In further examples, process 200 can receive an input for the human activity indication of the user. In some examples, the input can be a different human activity indication from the human activity indication resulted from the trained deep learning model. In response to the input, process 200 can further tune the trained deep learning model in a semi-supervised fashion. For example, the human activity indication based on the classification indication from the trained deep learning model is an ambulation indication. However, the actual activity of the user is cycling. Then, the user provides feedback indicating the human activity indication is cycling. Then, process 200 can consider the cycling indication as a ground truth label and tune or train the trained deep learning model.

Example Machine Learning Training Process

FIG. 13 is a flow diagram illustrating an example process 1300 for machine learning model training for human activity recognition in accordance with some aspects of the present disclosure. As described below, a particular implementation can omit some or all illustrated features/steps, may be implemented in some embodiments in a different order, and may not require some illustrated features to implement all embodiments. In some examples, an apparatus (e.g., computing device 110, processor 112 with memory 114, etc.) in connection with FIG. 1 can be used to perform example process 1300. However, it should be appreciated that any suitable apparatus or means for carrying out the operations or features described below may perform process 1300.

:::::

_Requirement 1_
Decide whether each statement agrees with the activity-recognition passage, answering yes or no and quoting the deciding words: (a) Process 200 can treat a user's cycling feedback as a ground truth label. (b) Every implementation of process 1300 must include all illustrated steps. (c) Only computing device 110 can perform process 1300.
_Requirement 2_
According to the activity-recognition passage, how does process 200 further tune the trained deep learning model in response to the user's input?

_Data for analysis_
:::::

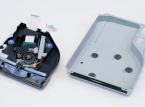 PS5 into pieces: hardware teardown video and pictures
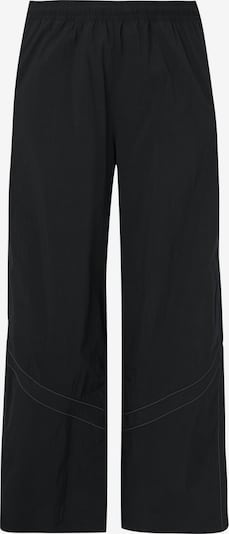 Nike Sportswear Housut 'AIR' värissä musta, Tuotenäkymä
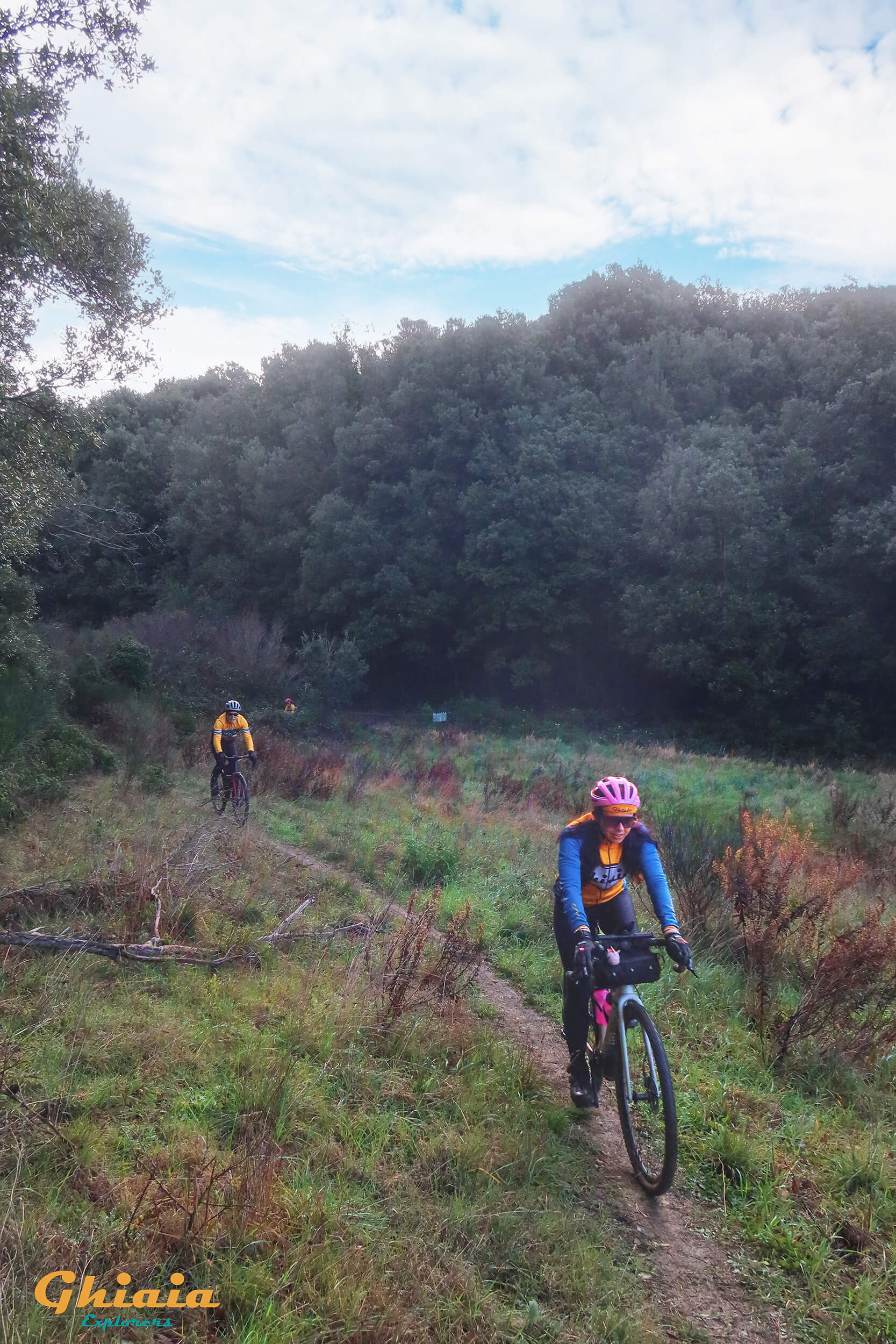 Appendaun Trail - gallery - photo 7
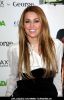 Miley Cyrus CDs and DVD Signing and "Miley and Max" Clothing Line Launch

:::::

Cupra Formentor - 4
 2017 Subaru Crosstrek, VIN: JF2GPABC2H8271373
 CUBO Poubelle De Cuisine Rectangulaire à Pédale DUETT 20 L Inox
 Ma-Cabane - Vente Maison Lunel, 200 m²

:::::

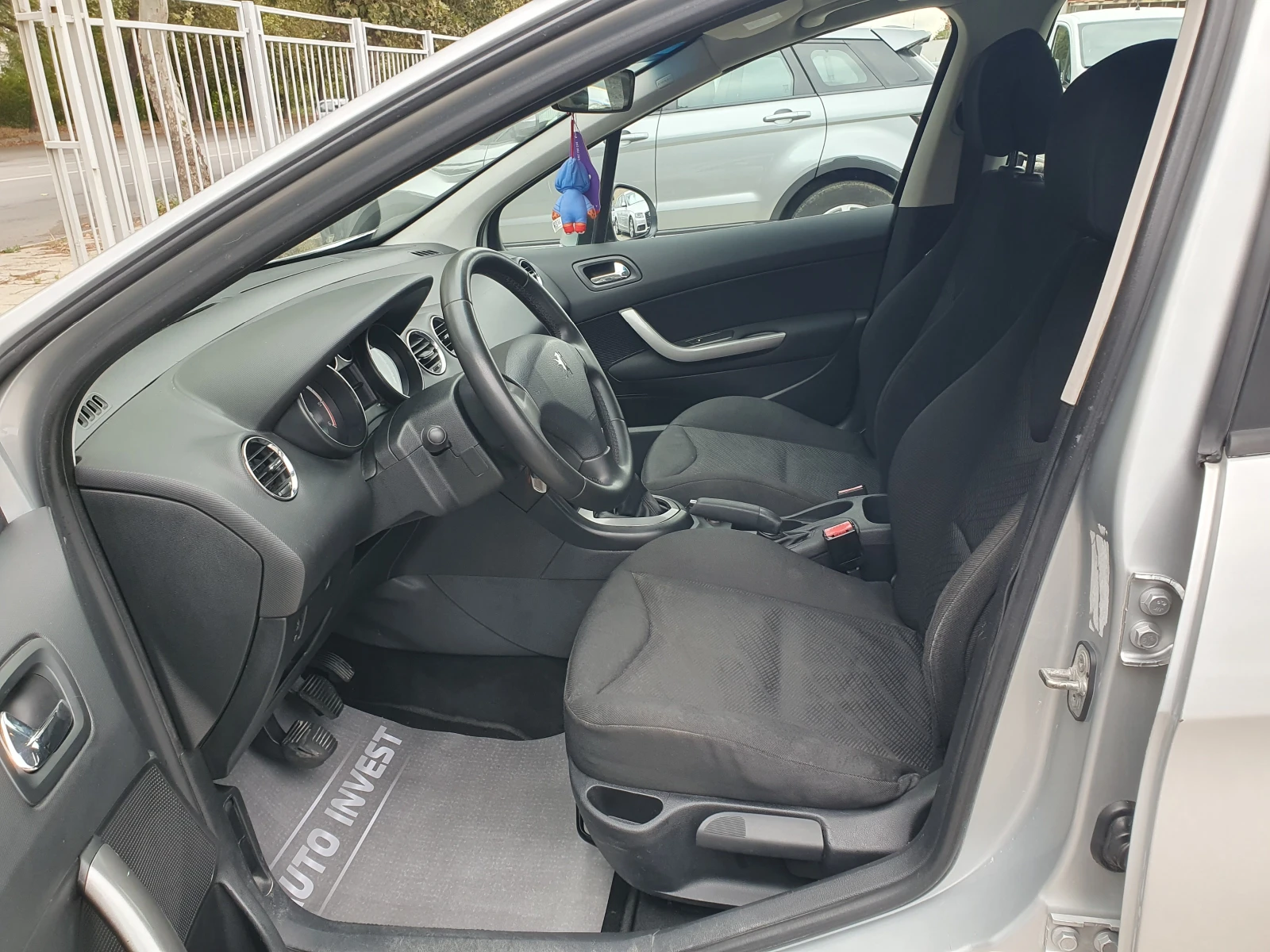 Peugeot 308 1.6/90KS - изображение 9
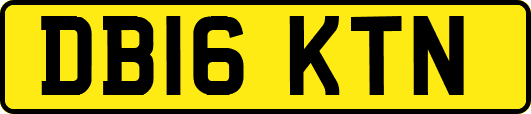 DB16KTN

:::::

_Exercise response 1_
(a) Yes: "process 200 can consider the cycling indication as a ground truth label and tune or train the trained deep learning model"
(b) No: "a particular implementation can omit some or all illustrated features/steps"
(c) No: "any suitable apparatus or means for carrying out the operations or features described below may perform process 1300"

_Exercise response 2_
In a semi-supervised fashion.